• Text passage:
□ □ □ □ □
Still, Schelling may be forgiven for this vagueness, since, as in the Identity Philosophy, his aim is not to analyze the structures that stand at the periphery of philosophy, but to present the freedom at its center. Rather than piecing together how the divine understanding gives shape to its ground, he wants to show how God and the human being enact their freedom as existing subjects. The crucial difference, he notes, is that what is in God an indivisible unity of spirit and ground is separable in the human being.8 Humans’ capacity for evil stems from their ability to suspend the universal love of spirit and allow the ground’s dark drive of selfhood to predominate (S 7: 364). By placing reason to the side, Schelling is able to explore how the freedom of subjectivity is grounded not in its self-positing, but in its divisibility. Because it can separate the light and dark principles in itself, spirit can will either to unify its particular will with the universal will and hence to remain at the center of God’s love or to separate its particularity from the universal and hence exile itself to the periphery (S 7: 364-5).
This should not be taken as a demonic inversion of the Kantian doctrine that only action in accord with the moral law is free (K 4: 447). Schelling is not claiming that human beings demonstrate their freedom only when they choose to elevate their particular wills. Rather, even the affirmation of the universal will—that is, of the divine—shows the individual’s freedom and potential for evil, as it has the audacity to place into the center what is merely particular, what arises from the dark ground and resists the light (S 7: 365). Spirit is a form of existence above both the dark ground and the understanding and gains its freedom from its ability to distinguish between them rather than from its ability to deviate from divine providence. When, however, the human spirit uses this ability to raise its self-will to the highest principle or takes it as the basis of all universal will—for example, when Spinoza makes pursuit of individual power the basis for all charity—then its every action becomes infected with evil. Just as disease can make even the most ordinary of organic processes malignant, so does an evil will use the understanding’s power of transformation to pervert its amoral dark ground into ’a false life, a life of lies, a growth of unrest and corruption [Verderbniß]’ (S 7: 366). In contrast both to those who place too much distance between good and evil (by making them distinct principles fighting over the soul) and those who place too little distance (by denying evil as in itself different from the good), this ‘solely correct concept of evil, according to which evil is rooted in a positive perversion [Verkehrtheit] or reversal [Umkehrung] of principles’ shows how evil is neither something real in itself independently of the good nor a mere privation of the good (S 7: 366). Instead, evil is a corruption of the spiritual power to raise itself above both nature’s amorality and God’s goodness. And so, ‘Just as disease certainly is nothing essential, and is truly only a phantasm [Scheinbild] of life, a mere meteoric appearance of it—a hovering [Schwanken] between being and nonbeing—even though it announces itself to one’s feelings as something very real, so it is with evil’ (S 7: 366).
□ □ □ □ □
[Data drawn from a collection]
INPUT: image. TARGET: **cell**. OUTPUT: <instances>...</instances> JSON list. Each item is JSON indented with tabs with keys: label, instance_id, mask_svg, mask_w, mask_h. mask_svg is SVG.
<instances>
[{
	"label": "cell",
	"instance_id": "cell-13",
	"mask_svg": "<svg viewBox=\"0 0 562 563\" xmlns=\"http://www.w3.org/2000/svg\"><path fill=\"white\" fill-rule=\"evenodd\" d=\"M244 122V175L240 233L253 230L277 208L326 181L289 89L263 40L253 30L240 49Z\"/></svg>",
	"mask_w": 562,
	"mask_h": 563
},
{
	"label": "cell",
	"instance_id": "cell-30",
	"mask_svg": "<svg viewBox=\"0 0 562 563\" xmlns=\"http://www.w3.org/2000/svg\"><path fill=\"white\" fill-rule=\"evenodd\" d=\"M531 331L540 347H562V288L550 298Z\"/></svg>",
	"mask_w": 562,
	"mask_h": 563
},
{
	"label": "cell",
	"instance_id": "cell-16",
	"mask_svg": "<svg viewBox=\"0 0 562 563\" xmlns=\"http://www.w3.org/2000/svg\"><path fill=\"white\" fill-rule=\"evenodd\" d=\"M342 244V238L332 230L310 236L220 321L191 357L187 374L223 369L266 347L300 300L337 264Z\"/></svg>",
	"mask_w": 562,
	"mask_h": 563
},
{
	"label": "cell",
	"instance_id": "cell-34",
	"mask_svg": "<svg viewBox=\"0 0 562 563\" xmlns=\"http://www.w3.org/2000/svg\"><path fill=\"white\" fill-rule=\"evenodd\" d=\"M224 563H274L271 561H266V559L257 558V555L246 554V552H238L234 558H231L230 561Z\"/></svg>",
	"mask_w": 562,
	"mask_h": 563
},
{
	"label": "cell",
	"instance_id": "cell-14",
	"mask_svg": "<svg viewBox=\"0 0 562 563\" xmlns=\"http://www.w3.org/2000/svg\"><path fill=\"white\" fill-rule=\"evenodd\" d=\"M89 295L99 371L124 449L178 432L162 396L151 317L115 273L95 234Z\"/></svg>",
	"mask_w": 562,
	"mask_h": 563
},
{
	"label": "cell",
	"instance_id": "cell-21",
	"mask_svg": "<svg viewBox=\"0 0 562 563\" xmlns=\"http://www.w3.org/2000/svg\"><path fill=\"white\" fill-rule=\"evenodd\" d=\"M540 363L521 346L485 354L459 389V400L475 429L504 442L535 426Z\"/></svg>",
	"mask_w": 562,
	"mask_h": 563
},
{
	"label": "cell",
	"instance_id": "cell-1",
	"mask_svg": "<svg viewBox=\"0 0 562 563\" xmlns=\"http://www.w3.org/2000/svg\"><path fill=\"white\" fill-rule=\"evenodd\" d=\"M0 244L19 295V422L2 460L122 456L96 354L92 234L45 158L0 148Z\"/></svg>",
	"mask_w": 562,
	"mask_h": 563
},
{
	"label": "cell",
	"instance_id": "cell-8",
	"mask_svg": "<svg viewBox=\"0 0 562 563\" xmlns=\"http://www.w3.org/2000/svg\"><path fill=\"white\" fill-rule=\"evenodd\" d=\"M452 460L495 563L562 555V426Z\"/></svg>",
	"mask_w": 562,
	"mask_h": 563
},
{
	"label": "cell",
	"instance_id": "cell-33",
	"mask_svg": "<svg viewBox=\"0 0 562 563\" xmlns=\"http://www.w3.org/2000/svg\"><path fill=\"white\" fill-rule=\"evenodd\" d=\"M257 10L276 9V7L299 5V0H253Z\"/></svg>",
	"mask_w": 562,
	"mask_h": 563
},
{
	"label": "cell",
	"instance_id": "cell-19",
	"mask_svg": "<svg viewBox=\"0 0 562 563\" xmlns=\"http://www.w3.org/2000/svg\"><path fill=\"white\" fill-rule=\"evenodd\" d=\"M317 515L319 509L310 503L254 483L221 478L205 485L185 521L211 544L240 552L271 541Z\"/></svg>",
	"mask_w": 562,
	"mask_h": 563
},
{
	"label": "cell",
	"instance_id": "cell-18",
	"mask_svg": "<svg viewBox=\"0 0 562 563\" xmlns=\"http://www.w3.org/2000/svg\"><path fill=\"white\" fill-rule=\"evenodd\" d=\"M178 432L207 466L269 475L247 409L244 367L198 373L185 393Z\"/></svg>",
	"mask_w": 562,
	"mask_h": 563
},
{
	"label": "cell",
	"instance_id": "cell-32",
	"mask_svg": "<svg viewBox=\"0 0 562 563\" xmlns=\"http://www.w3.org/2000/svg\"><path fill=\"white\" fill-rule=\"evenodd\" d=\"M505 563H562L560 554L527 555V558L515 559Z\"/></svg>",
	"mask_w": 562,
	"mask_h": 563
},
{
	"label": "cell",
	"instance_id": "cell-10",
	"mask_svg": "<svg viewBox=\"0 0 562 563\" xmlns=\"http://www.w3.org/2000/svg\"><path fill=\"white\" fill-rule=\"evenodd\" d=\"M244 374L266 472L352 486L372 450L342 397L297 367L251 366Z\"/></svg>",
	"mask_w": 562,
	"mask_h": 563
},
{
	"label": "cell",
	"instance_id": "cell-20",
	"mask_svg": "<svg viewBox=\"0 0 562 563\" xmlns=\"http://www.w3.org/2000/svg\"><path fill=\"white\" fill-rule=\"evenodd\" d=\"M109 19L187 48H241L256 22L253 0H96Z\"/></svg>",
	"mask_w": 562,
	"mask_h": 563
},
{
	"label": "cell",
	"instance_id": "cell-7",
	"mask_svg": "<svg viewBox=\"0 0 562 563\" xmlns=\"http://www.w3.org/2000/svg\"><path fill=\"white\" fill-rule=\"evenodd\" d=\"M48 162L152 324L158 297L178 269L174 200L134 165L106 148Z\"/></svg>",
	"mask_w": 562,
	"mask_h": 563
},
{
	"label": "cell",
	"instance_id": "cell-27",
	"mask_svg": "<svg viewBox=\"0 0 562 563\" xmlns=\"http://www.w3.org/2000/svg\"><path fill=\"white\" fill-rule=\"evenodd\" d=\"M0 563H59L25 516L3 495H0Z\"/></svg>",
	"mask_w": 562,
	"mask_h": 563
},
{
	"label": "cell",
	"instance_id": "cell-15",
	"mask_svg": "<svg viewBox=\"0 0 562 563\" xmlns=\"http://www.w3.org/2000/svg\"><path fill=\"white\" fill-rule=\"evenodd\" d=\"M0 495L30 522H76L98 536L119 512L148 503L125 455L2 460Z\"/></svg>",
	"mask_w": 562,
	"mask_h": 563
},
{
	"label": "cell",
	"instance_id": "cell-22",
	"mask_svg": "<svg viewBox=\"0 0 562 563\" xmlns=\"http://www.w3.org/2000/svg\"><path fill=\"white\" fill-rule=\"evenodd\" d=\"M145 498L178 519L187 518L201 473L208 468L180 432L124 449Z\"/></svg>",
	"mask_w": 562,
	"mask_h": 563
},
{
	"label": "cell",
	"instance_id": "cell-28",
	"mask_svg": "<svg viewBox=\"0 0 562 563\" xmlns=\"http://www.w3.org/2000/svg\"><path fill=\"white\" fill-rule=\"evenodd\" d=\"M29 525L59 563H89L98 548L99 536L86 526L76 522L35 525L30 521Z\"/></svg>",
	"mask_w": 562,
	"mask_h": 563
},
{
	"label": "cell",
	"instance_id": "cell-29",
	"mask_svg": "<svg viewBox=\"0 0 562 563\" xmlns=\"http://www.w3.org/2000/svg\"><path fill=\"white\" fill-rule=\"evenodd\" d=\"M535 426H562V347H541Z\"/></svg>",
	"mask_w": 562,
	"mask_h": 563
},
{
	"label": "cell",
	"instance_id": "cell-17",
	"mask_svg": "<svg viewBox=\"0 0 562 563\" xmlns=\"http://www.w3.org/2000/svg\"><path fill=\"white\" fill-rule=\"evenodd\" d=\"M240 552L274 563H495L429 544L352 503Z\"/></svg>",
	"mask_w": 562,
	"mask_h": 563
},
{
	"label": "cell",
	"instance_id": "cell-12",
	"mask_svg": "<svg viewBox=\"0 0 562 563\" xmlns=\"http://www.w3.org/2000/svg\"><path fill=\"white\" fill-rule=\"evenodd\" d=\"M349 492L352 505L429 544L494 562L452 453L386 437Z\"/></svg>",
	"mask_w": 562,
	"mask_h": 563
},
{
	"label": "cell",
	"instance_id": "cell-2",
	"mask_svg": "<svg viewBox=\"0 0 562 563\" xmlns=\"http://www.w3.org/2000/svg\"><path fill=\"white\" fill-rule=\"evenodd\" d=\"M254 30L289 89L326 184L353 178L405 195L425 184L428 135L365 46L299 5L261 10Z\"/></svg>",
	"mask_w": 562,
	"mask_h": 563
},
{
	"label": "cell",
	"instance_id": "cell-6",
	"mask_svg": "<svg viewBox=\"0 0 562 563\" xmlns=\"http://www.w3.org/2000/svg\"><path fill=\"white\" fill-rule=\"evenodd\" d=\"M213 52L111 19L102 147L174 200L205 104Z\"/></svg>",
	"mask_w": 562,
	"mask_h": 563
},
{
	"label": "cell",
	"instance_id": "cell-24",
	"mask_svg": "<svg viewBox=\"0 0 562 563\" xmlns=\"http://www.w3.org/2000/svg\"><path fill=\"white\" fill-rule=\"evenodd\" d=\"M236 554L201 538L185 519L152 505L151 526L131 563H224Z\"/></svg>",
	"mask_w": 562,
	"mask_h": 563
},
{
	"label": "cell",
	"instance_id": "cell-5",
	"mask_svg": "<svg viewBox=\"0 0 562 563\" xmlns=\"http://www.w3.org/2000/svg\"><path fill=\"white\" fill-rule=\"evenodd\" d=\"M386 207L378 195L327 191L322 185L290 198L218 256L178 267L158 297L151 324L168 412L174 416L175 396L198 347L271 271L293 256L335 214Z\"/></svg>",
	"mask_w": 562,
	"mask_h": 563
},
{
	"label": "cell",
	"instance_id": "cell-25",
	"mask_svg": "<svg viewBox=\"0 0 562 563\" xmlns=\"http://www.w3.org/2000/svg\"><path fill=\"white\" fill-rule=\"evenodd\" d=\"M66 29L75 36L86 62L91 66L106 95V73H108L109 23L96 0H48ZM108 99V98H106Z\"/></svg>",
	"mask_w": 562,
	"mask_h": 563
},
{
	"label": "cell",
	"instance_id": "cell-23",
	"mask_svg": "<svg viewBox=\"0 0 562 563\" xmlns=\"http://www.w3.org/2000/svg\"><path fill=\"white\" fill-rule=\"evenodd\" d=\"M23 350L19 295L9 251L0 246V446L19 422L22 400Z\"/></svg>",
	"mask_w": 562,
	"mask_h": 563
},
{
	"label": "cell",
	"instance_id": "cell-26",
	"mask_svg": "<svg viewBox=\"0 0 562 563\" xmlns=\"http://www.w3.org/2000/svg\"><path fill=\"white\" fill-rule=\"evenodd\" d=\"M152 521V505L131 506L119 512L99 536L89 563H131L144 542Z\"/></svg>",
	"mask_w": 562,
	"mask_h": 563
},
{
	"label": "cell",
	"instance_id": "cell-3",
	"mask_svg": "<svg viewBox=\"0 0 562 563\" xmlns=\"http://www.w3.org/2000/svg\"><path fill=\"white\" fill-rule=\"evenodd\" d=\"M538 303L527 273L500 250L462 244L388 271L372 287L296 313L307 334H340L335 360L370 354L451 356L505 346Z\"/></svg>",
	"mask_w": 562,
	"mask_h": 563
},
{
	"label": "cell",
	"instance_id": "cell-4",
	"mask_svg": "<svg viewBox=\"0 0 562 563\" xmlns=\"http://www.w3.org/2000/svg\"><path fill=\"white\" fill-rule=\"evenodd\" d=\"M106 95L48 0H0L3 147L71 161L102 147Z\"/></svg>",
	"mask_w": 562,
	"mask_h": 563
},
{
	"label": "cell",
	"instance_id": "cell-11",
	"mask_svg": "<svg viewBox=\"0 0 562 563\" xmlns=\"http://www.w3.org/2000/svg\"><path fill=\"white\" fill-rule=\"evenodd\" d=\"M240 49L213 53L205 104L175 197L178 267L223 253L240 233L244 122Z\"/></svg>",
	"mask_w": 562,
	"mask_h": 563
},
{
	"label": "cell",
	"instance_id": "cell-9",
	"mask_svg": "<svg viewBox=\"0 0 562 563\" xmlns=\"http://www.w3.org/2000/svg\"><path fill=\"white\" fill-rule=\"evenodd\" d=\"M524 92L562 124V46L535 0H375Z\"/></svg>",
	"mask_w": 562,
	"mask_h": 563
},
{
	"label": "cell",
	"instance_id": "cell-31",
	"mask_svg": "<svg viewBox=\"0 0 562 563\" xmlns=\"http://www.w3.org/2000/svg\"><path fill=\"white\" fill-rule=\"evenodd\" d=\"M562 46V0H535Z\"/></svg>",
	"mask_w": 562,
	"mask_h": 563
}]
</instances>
□ □ □ □ □
• Task instructions:
1. Answer these questions using the passage on Schelling's view of freedom and evil.
(a) What is an indivisible unity in God but separable in the human being?
(b) Of which Kantian doctrine does the passage say Schelling's position should not be taken as a demonic inversion?
(c) Which example does the passage give of the human spirit taking its self-will as the basis of all universal will?
2. Carry on the passage on Schelling's view of freedom and evil from its last sentence.

• Answers for each item:
1.
(a) Spirit and ground.
(b) The doctrine that only action in accord with the moral law is free.
(c) Spinoza making pursuit of individual power the basis for all charity.

2.
To show the novelty of this position, Schelling again contrasts it with the Leibnizian conception of evil. According to Leibniz, evil can be felt as something positive despite being a mere privation in much the same way that freezing water can burst even the most solid of pipes despite the fact that it consists in an absolute decrease of motion (S 7: 369). Or better, individual souls can, according to this Leibnizian view, be likened to inert bodies. When the same force is applied to two bodies of different masses, the more inert (i.e., more massive) one will reach a slower speed. Yet this slower speed, Leibniz would maintain, is not something positive in itself, but merely a greater privation of motion (S 7: 370). Schelling counters that such an analogy cannot explain what is truly positive in evil and ‘in fact arises from a lifeless concept of the positive, according to which privation alone can oppose it’ (S 7: 370). If we are to have any hope of avoiding the contradictions and trivialities of privation theories of evil, we need to frame both evil’s negativity and its positivity in terms of an organic whole. Positivity must be viewed as wholeness or unity and negativity as the division that always threatens it. The very conservativeness of the longing to grasp hold of one’s original ground leads to the revolutionary assumption that this ground can be manipulated by a human will.9 Evil and good do not differ materially, since they are both modifications of the same whole, but rather in their form, in that evil is the separation of what is unified in the good.
With this nod to a formalist conception of evil, Schelling shows why the Identity Philosophy was necessary to overcome the organicism of the Nature Philosophy. In order to conceive the possibility of freedom, the organic had to be decoupled from reason and shown to be the ground of the possibility of perversity. The irreducible remainder at the ground of understanding exercises its own sort of force that never manages to return to itself. In the language of the Freedom essay, this means that the essence of personality had to be discovered so that evil could be seen as more than a mere opposition or separation of forces (S 7: 370). The individual freedom on which human reason depends rests neither on its substantial conditions (which Kant, Fichte, and Hegel all also denied) nor on the mere fact that its unity could be perverted, but rather on a prerational tendency to perversion and corruption (S 7: 370-1). Though reason will always strive to recover this ground, the fact that it can only exist in a personality, in an existence emerging from its ground, forever leaves open the possibility of corruption.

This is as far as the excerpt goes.